Two years ago, Cameron chose the Smiths track This Charming Man, which opens with one of the most iconic Johnny Marr guitar riffs of all time, as one of his favourite songs on the BBC radio interview program Desert Island Discs. Since then Marr and, to a lesser extent, the band's former front man Morrissey have issued regular warnings to Cameron to stop liking their music. Marr, it goes without saying, is no fan of the Tories. His most recent warning, which came while Marr was promoting his first solo album, The Messenger (released Tuesday), on radio last month, was particularly testy. "I do forbid him to like it," he said of the PM's fondness for This Charming Man. "He shouldn't like us because we're not his kind of people."

But Cameron, who is said to have been a fan of the band since his boarding-school days at Eton College in the 1980s, has remained defiant in the face of Marr's fan fatwa. In the past, he has mentioned the Smiths during Question Time (poking fun at the Foreign Secretary William Hague with a reference to the song, William, It Was Really Nothing) and he stood firm when questioned on the matter during his recent trade mission in Delhi. "I'm afraid I will go on and listen to the Smiths," he told the BBC with a strained smile.

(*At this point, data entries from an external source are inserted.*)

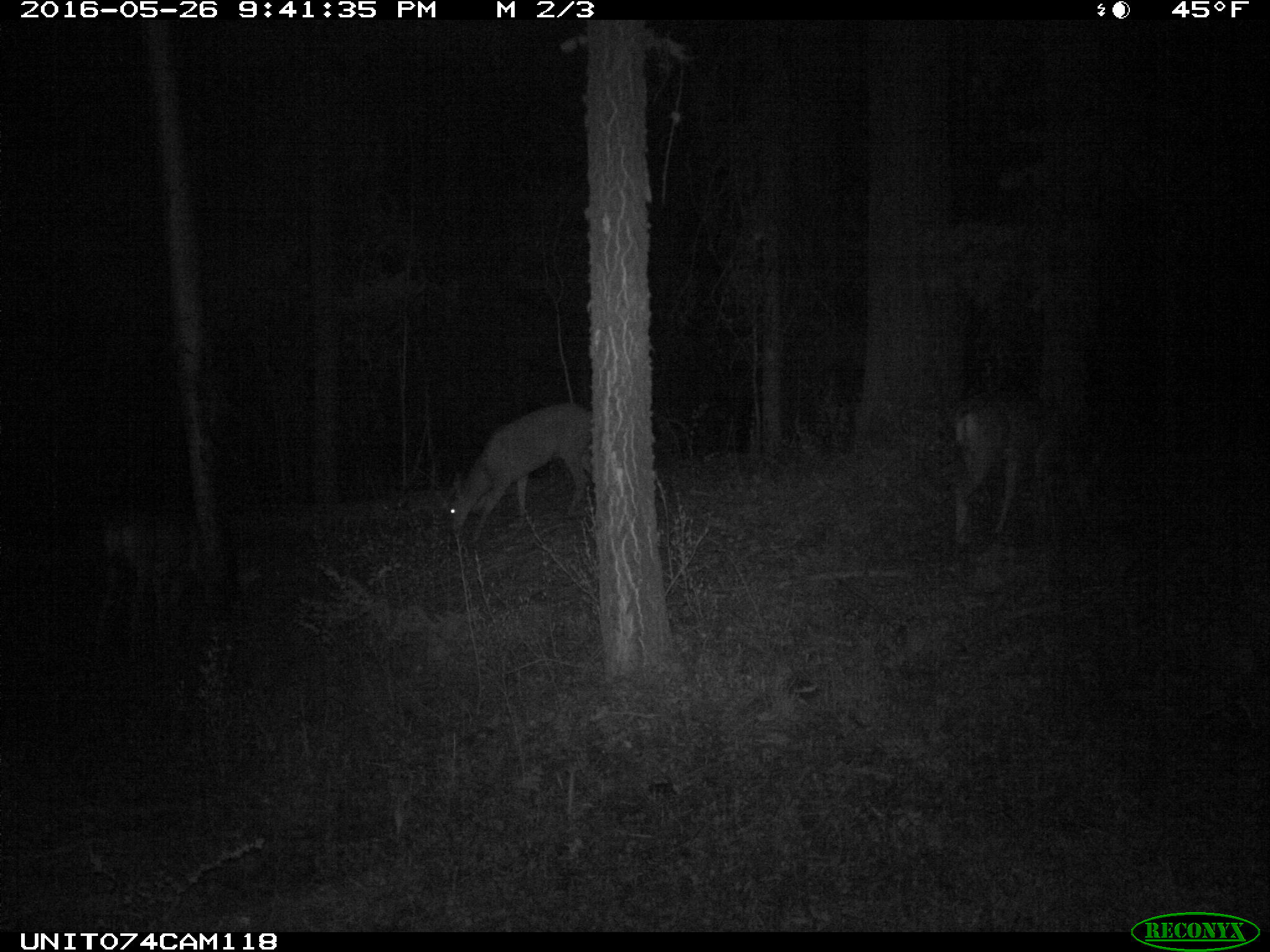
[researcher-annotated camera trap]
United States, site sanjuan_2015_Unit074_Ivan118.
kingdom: Animalia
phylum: Chordata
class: Mammalia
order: Artiodactyla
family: Cervidae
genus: Odocoileus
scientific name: Odocoileus hemionus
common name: mule deer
Odocoileus hemionus (mule deer).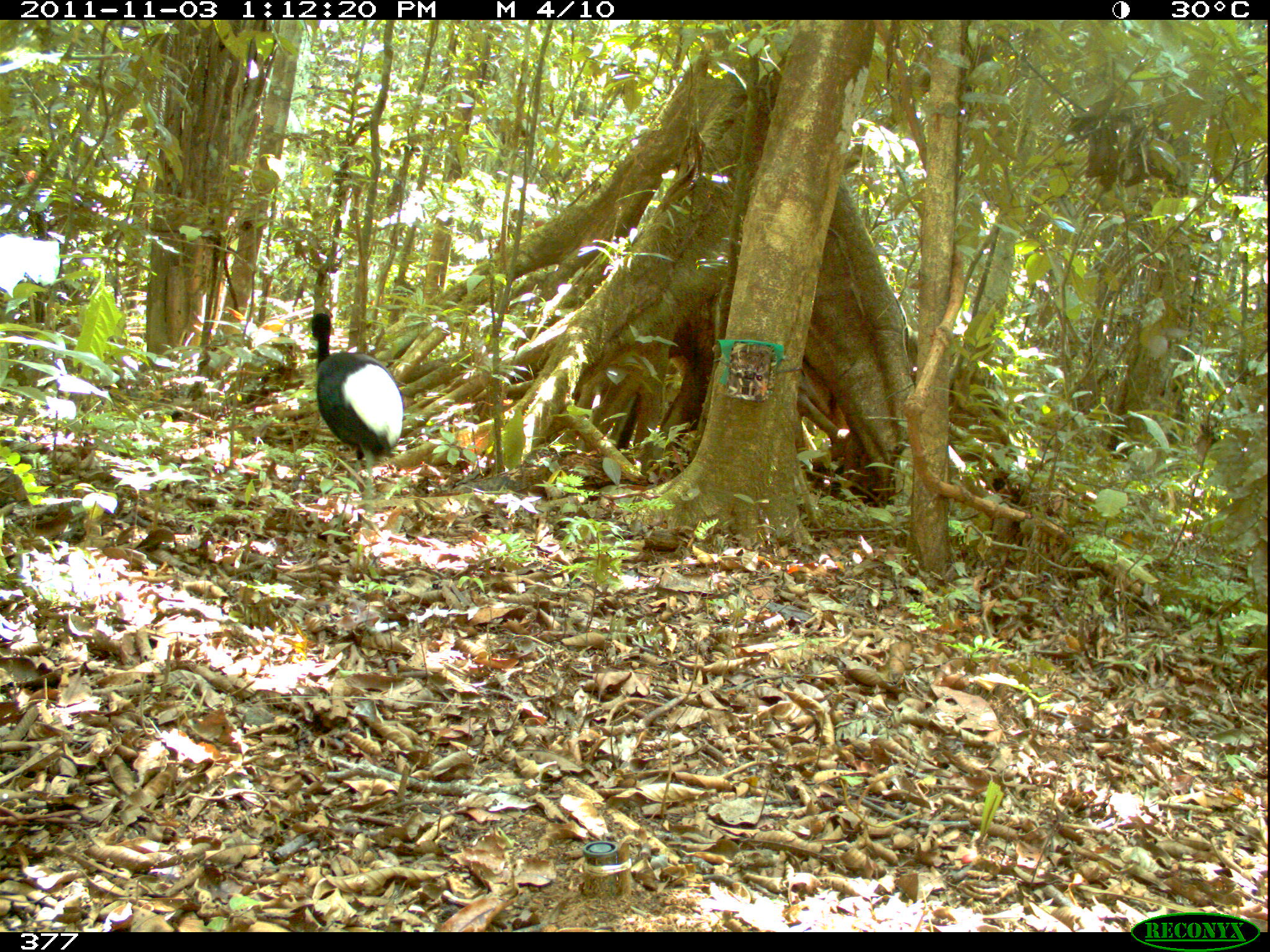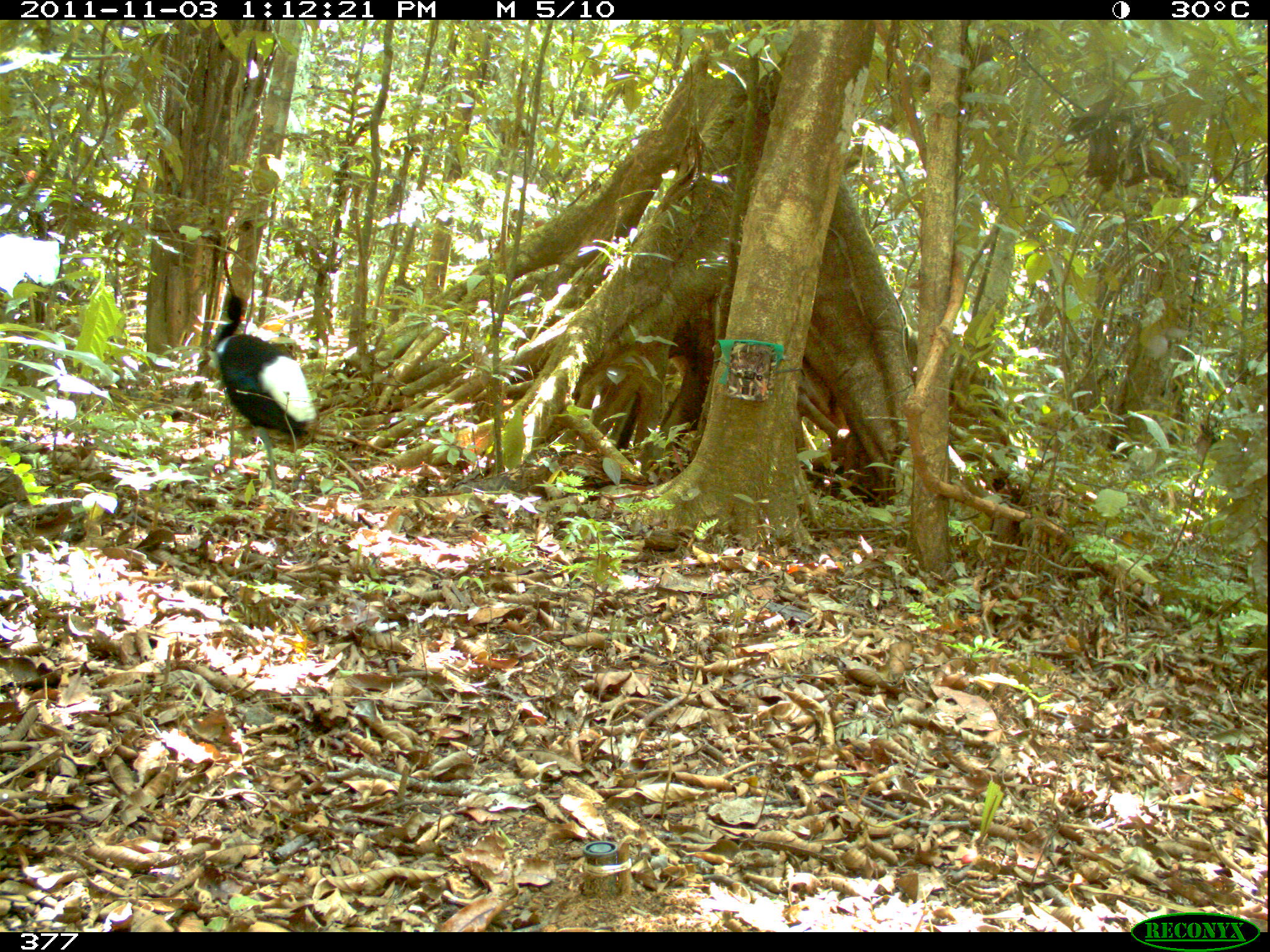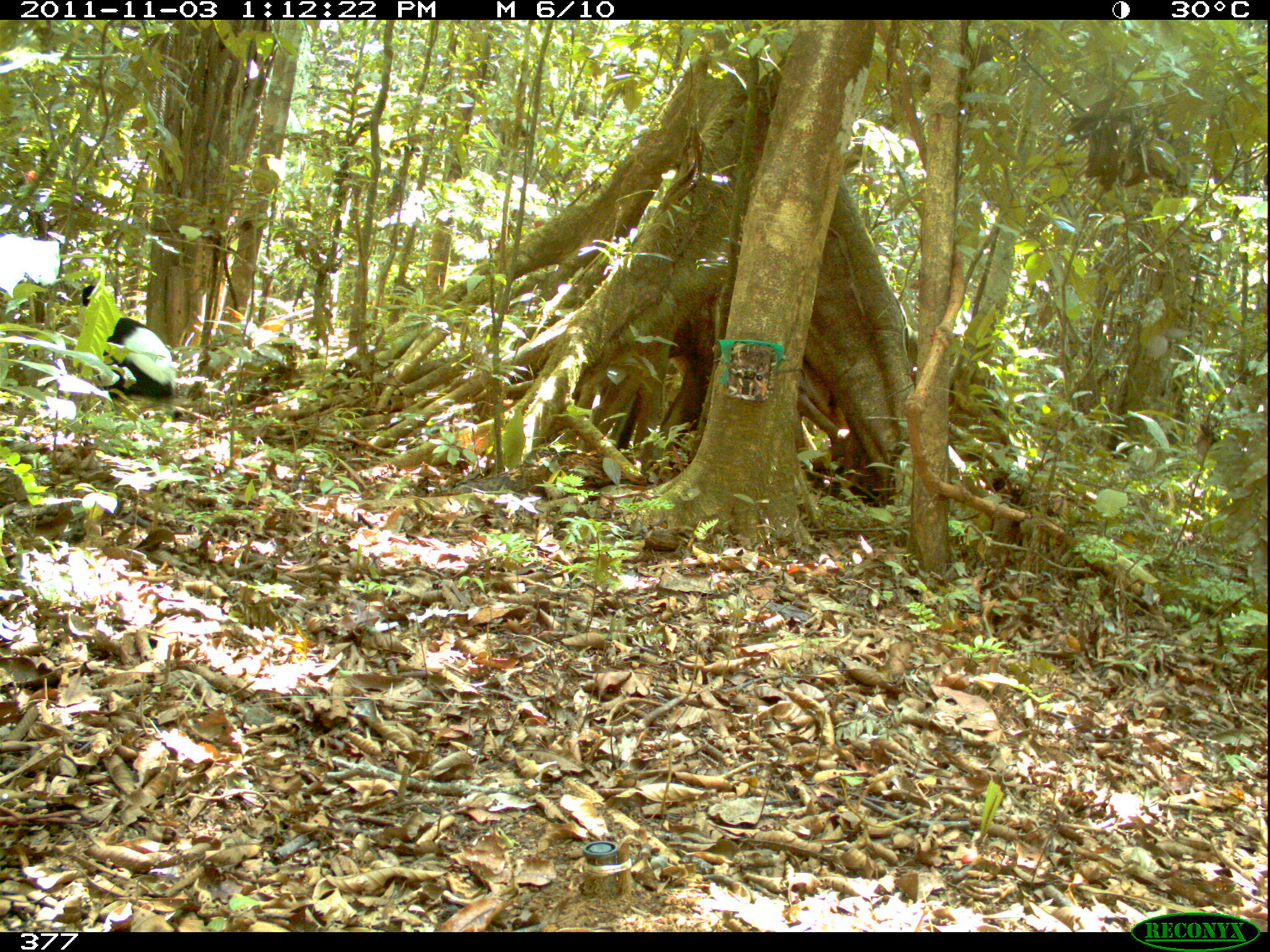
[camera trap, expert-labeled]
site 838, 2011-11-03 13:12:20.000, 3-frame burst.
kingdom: Animalia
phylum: Chordata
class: Aves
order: Gruiformes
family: Psophiidae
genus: Psophia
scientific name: Psophia leucoptera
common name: pale-winged trumpeter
Psophia leucoptera (pale-winged trumpeter).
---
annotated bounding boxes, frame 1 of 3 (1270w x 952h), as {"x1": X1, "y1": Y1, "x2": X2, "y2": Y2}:
psophia leucoptera: {"x1": 309, "y1": 312, "x2": 404, "y2": 531}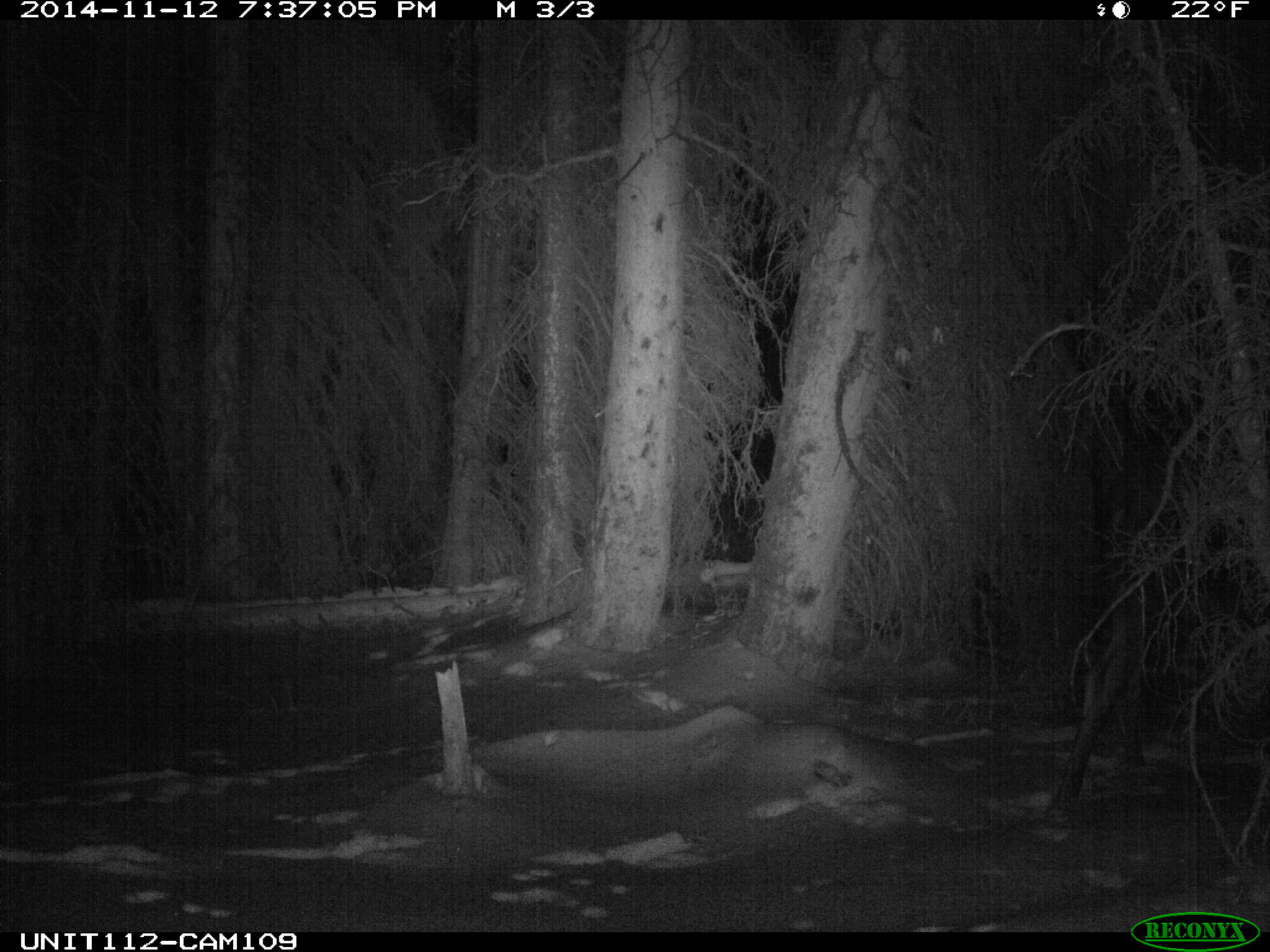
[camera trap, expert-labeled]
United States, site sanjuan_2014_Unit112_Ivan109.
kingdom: Animalia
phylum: Chordata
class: Mammalia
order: Artiodactyla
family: Cervidae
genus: Alces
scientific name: Alces alces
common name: moose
Alces alces (moose).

It's all just a bit of fun, as the Brits would say. But it's hardly the first time it's happened. Late last year here in Canada, Torquil Campbell, lead singer of the band Stars, lashed out at Andrew MacDougall, Stephen Harper's director of communications, for daring to like his band's new album. "Leave our record alone," he tweeted at MacDougall, whom he described as a thug employed by "a sociopath who is ruining the country." Similarly, then Oasis lead singer Noel Gallagher once famously griped that he was "tired of taking flak" after then prime minister Tony Blair declared he was a fan.

It's perfectly understandable that rock stars get annoyed when mainstream politicians declare their love. (The opposite is true of U.S. President Barack Obama, but that's just because most American pop stars voted for him, or would have if pop stars vote, which I strongly suspect they mostly don't.) What could be more annoying than watching a mainstream power broker in a suit drop the name of your best counter-cultural single in order to temper his conservative image?

Moreover, the blessing of the suit can affect the perception of the single. Much as we might delude ourselves to the contrary, pop cultural entities – whether we're talking about Warhol's soup can, Rihanna's body or the new Stars album – are, by their very nature, inextricably bound up with the following they inspire. The reasons we like or don't like them have as much to do with our hard-wiring as social animals as it does with their perceived quality or worth. We don't become fans in a vacuum, after all. We respond to certain things because they move us, but also because we aspire to be the sort of people who are moved by certain things. Culture, in other words, operates both as an objective force and as a reflection of our identity and taste. This is why, for instance, I was obsessed by Ryan Gosling after the dark, brooding indie flick Half Nelson, but a few years later when he ripped off his shirt in the romantic comedy Crazy Stupid Love, I felt nothing. It was no reflection on Gosling's talent or charisma (both of which were still objectively high), I was simply annoyed that the movie theatre was full of people with Sex and the City ring tones. That's the way fandom works: It's first in, first out. Authenticity is bound up with discovery, and once everyone knows about something, the secret bond between the early diehard fan and the cultural product is lost. (Let's just say I liked Gosling's early work.) Even worse for the artist is when a embarrassing fan is seen to be adopting them for the optics alone. Just think of former U.K. prime minister Gordon Brown, who declared he was a fan of the Arctic Monkeys, then famously failed to name a single song.

So can a band "unfan" a disreputable admirer the way one might "unfriend" someone on Facebook? Are artists allowed to ban people they don't admire from liking their work?

Sadly for Johnny Marr and Torquil Campbell, the answer is no. In the meantime, we all get to sit back and wait for the next politician to jump on the pop-music bandwagon. Because one thing is certain: Bigmouth will strike again. He always does.